From my current reading:
…community cannot form in the absence of communal space, without places for people to get together to talk. Just as it is difficult to imagine the concept of family independent of the home, it is near-impossible to imagine community independent of the town square or the local pub. Christopher Lasch has observed that “civic life requires settings in which people meet as equals. Thanks to the decay of civic institutions ranging from political parties to public parks and informal meeting places, conversation has become almost as specialized as the production of knowledge.” In the absence of walkable public places–streets, squares, and parks, the public realm–people of diverse ages, races, and beliefs are unlikely to meet and talk. Those who believe that Internet webs sites and chat rooms are effective substitutes vastly underestimate the distinction between a computer monitor and the human body.
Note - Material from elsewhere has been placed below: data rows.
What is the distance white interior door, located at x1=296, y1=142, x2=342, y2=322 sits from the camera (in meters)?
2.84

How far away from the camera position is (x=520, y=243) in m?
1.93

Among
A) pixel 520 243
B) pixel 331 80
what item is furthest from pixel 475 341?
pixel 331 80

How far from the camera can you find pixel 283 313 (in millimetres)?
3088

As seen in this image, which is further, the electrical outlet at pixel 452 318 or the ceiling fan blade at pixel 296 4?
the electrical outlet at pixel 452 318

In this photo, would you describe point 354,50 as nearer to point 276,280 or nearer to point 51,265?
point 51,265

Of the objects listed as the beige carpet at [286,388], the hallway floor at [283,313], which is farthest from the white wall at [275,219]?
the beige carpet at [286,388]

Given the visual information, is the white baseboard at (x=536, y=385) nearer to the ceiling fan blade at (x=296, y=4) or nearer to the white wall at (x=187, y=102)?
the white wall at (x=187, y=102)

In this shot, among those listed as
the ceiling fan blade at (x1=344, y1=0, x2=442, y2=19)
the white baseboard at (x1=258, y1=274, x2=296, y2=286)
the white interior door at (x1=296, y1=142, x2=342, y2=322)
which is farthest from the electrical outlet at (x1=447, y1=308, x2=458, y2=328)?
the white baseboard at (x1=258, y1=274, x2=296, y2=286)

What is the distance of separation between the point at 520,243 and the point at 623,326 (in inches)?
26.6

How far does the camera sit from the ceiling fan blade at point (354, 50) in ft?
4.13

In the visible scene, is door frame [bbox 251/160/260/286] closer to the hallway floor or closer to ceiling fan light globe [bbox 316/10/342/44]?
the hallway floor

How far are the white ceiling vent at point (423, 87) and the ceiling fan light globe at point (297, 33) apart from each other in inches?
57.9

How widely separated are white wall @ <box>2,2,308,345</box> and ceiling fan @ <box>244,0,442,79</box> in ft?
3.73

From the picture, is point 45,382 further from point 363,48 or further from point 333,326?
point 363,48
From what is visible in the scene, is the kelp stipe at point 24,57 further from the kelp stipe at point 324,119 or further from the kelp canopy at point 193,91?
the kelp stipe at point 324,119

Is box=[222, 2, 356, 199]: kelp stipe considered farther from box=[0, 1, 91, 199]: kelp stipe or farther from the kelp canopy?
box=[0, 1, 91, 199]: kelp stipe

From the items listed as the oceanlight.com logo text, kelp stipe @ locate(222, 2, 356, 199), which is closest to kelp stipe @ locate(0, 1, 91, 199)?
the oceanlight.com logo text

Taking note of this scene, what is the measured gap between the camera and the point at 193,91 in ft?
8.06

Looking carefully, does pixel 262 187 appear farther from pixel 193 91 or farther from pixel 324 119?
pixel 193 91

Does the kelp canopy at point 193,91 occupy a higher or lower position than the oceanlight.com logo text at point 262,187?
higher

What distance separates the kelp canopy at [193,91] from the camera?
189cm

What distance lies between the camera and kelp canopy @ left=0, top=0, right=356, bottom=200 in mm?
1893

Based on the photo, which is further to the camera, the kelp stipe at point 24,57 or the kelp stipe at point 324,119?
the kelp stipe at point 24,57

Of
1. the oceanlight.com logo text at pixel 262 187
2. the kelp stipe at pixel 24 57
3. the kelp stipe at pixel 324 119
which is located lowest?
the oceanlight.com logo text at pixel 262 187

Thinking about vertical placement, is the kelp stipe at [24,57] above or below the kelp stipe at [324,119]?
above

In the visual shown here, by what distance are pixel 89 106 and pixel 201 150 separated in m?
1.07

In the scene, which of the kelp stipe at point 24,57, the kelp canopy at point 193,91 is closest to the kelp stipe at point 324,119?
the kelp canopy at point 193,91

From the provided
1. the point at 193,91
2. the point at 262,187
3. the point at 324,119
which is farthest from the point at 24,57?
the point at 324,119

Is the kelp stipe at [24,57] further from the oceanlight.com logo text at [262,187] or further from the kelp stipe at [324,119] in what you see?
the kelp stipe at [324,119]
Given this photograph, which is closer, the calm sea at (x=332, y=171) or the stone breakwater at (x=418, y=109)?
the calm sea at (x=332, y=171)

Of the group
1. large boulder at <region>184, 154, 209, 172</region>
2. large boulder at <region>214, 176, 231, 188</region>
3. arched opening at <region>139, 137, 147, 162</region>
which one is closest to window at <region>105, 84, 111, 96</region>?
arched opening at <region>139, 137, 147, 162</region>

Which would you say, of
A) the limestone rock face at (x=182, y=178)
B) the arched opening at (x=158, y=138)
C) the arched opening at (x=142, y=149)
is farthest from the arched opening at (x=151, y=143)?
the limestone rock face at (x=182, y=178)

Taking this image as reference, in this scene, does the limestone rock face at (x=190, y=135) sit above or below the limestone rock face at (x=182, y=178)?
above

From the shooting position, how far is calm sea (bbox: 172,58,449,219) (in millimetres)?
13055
In the suburbs, time normally spent in the physical public realm is now spent in the automobile, which is a private space as well as a potentially sociopathic device. The average American, when placed behind the wheel of a car, ceases to be a citizen and becomes instead a motorist. As a motorist, you cannot get to know your neighbor, because the prevailing relationship is competitive. You are competing for asphalt, and if you so much as hesitate or make a wrong move, your neighbor immediately punishes you, by honking the horn, taking your space, running into you, or committing some other antisocial act, the most egregious of which have been well documented… Suffice it to say that only rarely do two pedestrians gesture violently at teach other as they pass.
Duany, et al. Suburban Nation, 60-61.